Puis les sanglots reprirent. Plus contrôlés. Plus mesurés. Peu habitué à se laisser ainsi aller, Enrico ressentit de la honte. Son regard rougi et humide se posa sur la lettre, qui gisait à terre, comme l’avait fait la dépouille de son défunt Duc. La voix émue, le Baron s’adressa au papier.

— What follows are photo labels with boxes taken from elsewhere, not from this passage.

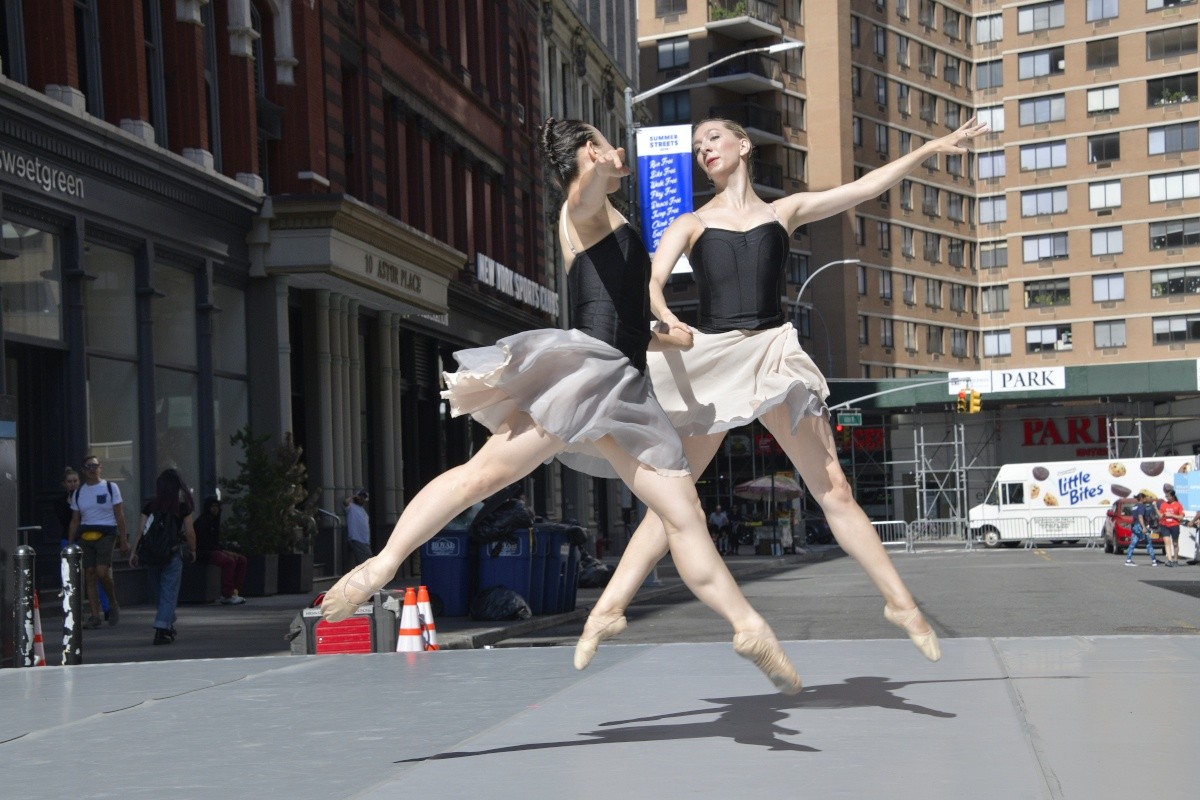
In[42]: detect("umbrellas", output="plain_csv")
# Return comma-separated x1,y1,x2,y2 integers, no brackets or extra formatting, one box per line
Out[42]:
733,473,805,519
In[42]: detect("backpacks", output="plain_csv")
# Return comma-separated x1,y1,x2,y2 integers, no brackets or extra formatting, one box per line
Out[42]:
138,516,177,572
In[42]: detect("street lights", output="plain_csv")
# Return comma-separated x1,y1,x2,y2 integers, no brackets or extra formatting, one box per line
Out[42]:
622,37,806,224
792,257,862,548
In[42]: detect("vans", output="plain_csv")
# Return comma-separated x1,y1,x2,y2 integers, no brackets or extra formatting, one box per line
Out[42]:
965,455,1200,549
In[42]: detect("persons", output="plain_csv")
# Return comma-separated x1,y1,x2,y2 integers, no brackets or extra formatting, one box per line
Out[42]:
1124,493,1158,566
1152,489,1184,567
129,468,197,646
54,455,131,630
571,116,990,673
342,490,372,568
709,503,741,556
193,494,248,605
321,116,804,698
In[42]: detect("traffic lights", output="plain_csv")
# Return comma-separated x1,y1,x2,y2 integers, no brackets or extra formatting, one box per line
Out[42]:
843,426,852,442
969,390,983,415
835,425,843,442
957,391,966,415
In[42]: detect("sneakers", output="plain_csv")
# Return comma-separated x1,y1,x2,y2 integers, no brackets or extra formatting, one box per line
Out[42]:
1151,559,1157,566
1125,560,1137,566
1166,561,1177,568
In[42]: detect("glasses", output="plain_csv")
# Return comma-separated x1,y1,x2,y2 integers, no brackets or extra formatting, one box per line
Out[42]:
84,463,101,470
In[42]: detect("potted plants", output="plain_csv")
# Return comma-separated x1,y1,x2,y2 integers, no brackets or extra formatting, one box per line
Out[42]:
205,425,322,596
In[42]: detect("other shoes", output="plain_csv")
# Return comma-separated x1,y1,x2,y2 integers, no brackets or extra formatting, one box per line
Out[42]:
83,615,101,628
109,604,120,624
220,594,246,603
154,626,176,645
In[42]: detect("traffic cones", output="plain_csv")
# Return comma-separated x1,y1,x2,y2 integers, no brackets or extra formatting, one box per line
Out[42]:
395,587,425,653
417,585,439,651
32,589,48,667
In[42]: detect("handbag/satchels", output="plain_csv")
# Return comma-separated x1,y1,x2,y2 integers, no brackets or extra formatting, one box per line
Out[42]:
1131,523,1146,540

« Pardonnez-moi… Pardonnez-moi de ne pas avoir pu vous sauver… De ne pas être arrivé à temps… Je ne saurais me laver un jour de cet échec, de cette erreur. J’étais votre vassal… et je n’étais pas là lorsque vous avez eu le plus besoin de moi… Que les dieux me foudroient pour mes fautes ! »Il frappa du coude contre les pauvres gonds. Il ne sentait plus vraiment la douleur, et n’en avait plus grand-chose à faire. Il se sentait juste extrêmement las. Un silence s’installa doucement, durant lequel Enrico repensa à tout ce que lui et son suzerain avaient partagé. Les moments de peine comme de joie. La fameuse beuverie diantraise, et ce moment mythique où ils avaient scellé le destin de Langehack. Une dernière fois, les yeux d’Enrico se concentrèrent sur la lettre gisante. Sa main se posa contre elle.
« Je jure solennellement être l’instrument de la paix… De votre paix. Je ne connaîtrai le repos que lorsque le Royaume des Hommes ne sera plus déchiré par les horribles guerres civiles qui le secouent depuis maintenant trop longtemps. Je le ferai pour vous… Mon Duc… »Une larme perla à nouveau sur sa joue.
« Mon ami… »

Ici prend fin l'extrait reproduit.